BEGIN Document excerpt

Re: Using CUDA enabled pyarrow

Posted by Pearu Peterson <pe...@quansight.com>.

Hi,
Currently, the arrow host memory management includes MemoryPool to
accelerate memory operations (new/free).
Would there be interest in supporting the same concept in CUDA memory
management to reduce the overhead of cudaMalloc/cudaFree?
Best regards,
Pearu

On Wed, Oct 3, 2018 at 11:44 PM Pearu Peterson <pe...@quansight.com>
wrote:

> Hi,
> I can make the initial design document from the existing comments.
> Do you have examples of some earlier design documents used for similar
> purpose? Would shared google docs be OK?
>
> Btw, I also figured out an answer to my original question, here is a
> partial codelet for accessing the batch columns that I was missing:
>
> cbuf = <CudaBuffer instance>
> cbatch = pa.cuda.read_record_batch(cbuf, schema)
> for col in cbatch:
>     null_buf, data_buf = col.buffers()
>     cdata_buf = CudaBuffer.from_buffer(data_buf)
>     if null_buf is not None: ...
>     ...
>
> This is used in CudaNDArray that allows accessing the items from host,
> very similar to DeviceNDArray of numba.cuda:
>   https://github.com/Quansight/pygdf/blob/arrow-cuda/pygdf/cudaarray.py
> (excuse the coding, its wip and experimental)
>
> Best regards,
> Pearu
>
>
>
>
> On Wed, Oct 3, 2018 at 11:29 PM Wes McKinney <we...@gmail.com> wrote:
>
>> What are the action items on this? Sounds like we need to start a
>> design document. I'm afraid I don't have the bandwidth to champion GPU
>> functionality at the moment but I will participate in design
>> discussions and help break down complex tasks into more accessible
>> JIRA issues.
>>
>> Thanks
>> Wes
>> On Fri, Sep 28, 2018 at 9:44 AM Wes McKinney <we...@gmail.com> wrote:
>> >
>> > Seems like there is a fair bit of work to do to specify APIs and
>> > semantics. I suggest we create a Google document or something
>> > collaborative where we can enumerate and discuss the issues we want to
>> > resolve, and then make a list of the concrete development.
>> >
>> > The underlying problem IMHO in ARROW-2446 is that we do not have the
>> > notion of device. An instance of CudaBuffer is only necessary so that
>> > the appropriate virtual dtor can be invoked to release the memory. As
>> > long as a buffer referencing it is aware of the underlying device,
>> > then our code can dispatch to the correct code paths. At the moment we
>> > can only really detect whether an arrow::Buffer* is a device buffer by
>> > dynamic_cast, and then that is not reliable because we may be a slice
>> > On Fri, Sep 28, 2018 at 7:17 AM Pearu Peterson
>> > <pe...@quansight.com> wrote:
>> > >
>> > > Hi Wes,
>> > >
>> > > Yes, it makes sense.

END Document excerpt
BEGIN Data lines

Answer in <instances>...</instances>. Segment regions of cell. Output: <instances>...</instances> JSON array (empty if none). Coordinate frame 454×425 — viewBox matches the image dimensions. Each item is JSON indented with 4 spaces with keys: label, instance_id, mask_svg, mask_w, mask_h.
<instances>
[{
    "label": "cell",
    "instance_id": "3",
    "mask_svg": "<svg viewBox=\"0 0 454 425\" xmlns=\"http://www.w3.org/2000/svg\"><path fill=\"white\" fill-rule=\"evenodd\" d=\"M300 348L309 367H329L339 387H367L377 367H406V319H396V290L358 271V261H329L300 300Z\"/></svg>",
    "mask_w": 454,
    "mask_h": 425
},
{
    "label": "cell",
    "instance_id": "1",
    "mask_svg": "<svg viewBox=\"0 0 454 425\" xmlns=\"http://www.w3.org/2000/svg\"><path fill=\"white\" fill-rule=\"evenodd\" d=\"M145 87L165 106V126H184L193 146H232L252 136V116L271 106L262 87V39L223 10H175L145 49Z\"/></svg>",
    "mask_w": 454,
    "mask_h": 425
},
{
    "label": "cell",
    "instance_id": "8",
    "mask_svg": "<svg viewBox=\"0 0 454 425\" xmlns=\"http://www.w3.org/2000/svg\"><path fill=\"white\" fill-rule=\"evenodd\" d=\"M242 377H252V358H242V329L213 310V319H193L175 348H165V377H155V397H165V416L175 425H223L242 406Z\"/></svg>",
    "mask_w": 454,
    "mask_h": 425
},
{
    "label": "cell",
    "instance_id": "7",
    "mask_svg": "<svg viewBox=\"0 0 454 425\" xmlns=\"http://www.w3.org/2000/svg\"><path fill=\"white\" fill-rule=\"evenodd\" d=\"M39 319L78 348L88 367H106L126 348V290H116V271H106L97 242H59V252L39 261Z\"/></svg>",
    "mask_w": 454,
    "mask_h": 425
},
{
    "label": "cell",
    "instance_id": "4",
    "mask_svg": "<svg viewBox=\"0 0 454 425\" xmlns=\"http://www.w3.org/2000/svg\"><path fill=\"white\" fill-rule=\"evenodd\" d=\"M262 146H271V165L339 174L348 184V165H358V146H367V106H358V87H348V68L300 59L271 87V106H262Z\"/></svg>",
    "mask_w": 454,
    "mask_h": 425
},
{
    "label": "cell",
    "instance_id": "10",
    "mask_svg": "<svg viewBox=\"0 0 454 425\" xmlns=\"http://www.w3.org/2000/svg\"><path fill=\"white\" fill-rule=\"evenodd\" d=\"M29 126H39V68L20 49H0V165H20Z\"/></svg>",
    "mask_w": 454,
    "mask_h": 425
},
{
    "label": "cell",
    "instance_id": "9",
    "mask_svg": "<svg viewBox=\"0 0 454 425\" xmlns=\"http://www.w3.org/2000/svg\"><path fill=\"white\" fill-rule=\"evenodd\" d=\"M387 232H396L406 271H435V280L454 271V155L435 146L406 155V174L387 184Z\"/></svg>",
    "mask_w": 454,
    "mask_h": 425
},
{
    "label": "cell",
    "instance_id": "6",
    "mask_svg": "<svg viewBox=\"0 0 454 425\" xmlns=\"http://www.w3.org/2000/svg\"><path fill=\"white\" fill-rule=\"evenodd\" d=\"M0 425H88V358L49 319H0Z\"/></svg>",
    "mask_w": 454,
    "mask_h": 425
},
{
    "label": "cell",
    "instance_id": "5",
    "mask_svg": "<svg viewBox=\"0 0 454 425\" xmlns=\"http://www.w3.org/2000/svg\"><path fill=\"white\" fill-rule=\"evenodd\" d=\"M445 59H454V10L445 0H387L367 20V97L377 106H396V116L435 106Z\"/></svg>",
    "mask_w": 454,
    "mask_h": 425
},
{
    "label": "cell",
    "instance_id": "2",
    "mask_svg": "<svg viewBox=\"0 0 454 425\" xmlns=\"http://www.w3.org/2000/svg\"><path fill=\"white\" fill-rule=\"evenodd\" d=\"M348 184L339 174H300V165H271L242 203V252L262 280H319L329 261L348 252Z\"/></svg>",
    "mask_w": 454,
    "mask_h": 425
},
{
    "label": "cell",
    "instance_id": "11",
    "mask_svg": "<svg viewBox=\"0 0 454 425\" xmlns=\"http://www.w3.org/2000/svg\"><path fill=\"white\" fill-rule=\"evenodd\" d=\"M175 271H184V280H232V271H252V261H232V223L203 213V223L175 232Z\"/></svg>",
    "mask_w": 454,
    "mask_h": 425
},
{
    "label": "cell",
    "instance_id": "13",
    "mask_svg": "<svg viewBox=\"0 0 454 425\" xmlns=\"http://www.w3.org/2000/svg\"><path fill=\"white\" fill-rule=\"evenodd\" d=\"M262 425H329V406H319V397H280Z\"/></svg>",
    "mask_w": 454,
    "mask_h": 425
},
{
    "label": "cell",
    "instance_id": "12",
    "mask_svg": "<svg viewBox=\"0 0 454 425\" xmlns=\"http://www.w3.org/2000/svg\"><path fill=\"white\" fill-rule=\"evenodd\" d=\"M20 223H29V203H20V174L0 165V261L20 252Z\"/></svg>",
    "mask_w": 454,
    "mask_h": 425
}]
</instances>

END Data lines

* _Tasks_
[1] Quote the CUDA pyarrow thread word for word, everything from "Re: Using CUDA" down to "memory operations (new/free).".
[2] Translate this sentence from the CUDA pyarrow thread into Spanish: "Would there be interest in supporting the same concept in CUDA memory management to reduce the overhead of cudaMalloc/cudaFree?"
[3] Carry on the mailing-list thread about CUDA-enabled pyarrow, picking up right after its final line.

* _Written responses_
[1]
Re: Using CUDA enabled pyarrow

Posted by Pearu Peterson <pe...@quansight.com>.

Hi,
Currently, the arrow host memory management includes MemoryPool to
accelerate memory operations (new/free).

[2] ¿Habría interés en admitir el mismo concepto en la gestión de memoria de CUDA para reducir la sobrecarga de cudaMalloc/cudaFree?

[3]
>> > >
>> > > If I understand you correctly then defining a device abstraction
>> would also
>> > > bring Buffer and CudaBuffer under the same umbrella (that would be
>> opposite
>> > > approach to ARROW-2446, btw).
>> > >
>> > > This issue is also related to
>> > >   https://github.com/dmlc/dlpack/blob/master/include/dlpack/dlpack.h
>> > > that defines a specification for data locality (for ndarrays but the
>> > > concept is the same for buffers).
>> > >
>> > > ARROW-2447 defines API that uses Buffer::cpu_data(), hence also
>> > > Buffer::cuda_data(), Buffer::disk_data() etc.
>> > >
>> > > I would like to propose a more general model (no guarantees that it
>> would
>> > > make sense implementation-wise :) ):
>> > > 0. CPU would be considered as any other device (this would be in line
>> with
>> > > dlpack). To name few devices: HOST, CUDA, DISK, FPGA, etc. and why not
>> > > remote databases defined by URL.
>> > > 1. A device is defined as a unit that has (i) a memory for holding
>> data,
>> > > and (ii) it may have a processor(s) for processing the data
>> (computations).
>> > > For instance, HOST device has RAM and CPU(s); a CUDA device has device
>> > > memory and GPU(s); a DISK device has memory but no processing unit,
>> etc.
>> > > 2. Different devices can access other devices memory using the same
>> API
>> > > methods (say, Buffer.data()). For processing the data by a device (in
>> case
>> > > the device has a processor), the data is copied to device memory
>> on-demand,
>> > > unless the data is stored in the same device as the the processor. For
>> > > instance, for processing the CUDA data with CPU, HOST device would
>> need to
>> > > copy CUDA device data to HOST memory (that works currently) and
>> vice-versa
>> > > (that works as well, e.g. using CudaHostBuffer). In another setup,
>> CUDA
>> > > device might need to use data from DISK: according to this proposal,
>> the
>> > > DISK data would be copied directly to CUDA device (bypassing HOST
>> memory if
>> > > technically possible).
>> > > So, in short, the implementation has to check whether the processor
>> and the
>> > > memory are on the same device before processing the data, if not, the
>> data
>> > > is copied using the on-demand approach. By on-demand approach, I mean
>> that
>> > > the data references are passed around as a pair: (device id, device
>> > > pointer).
>> > > 3. All the above is controlled from a master device process. Usually,
>> the
>> > > master device would be HOST, but it does not have to be always so.
>> > >
>> > > PS: I realize that this discussion diverges from the original
>> subject, feel
>> > > free to rename the subject if needed.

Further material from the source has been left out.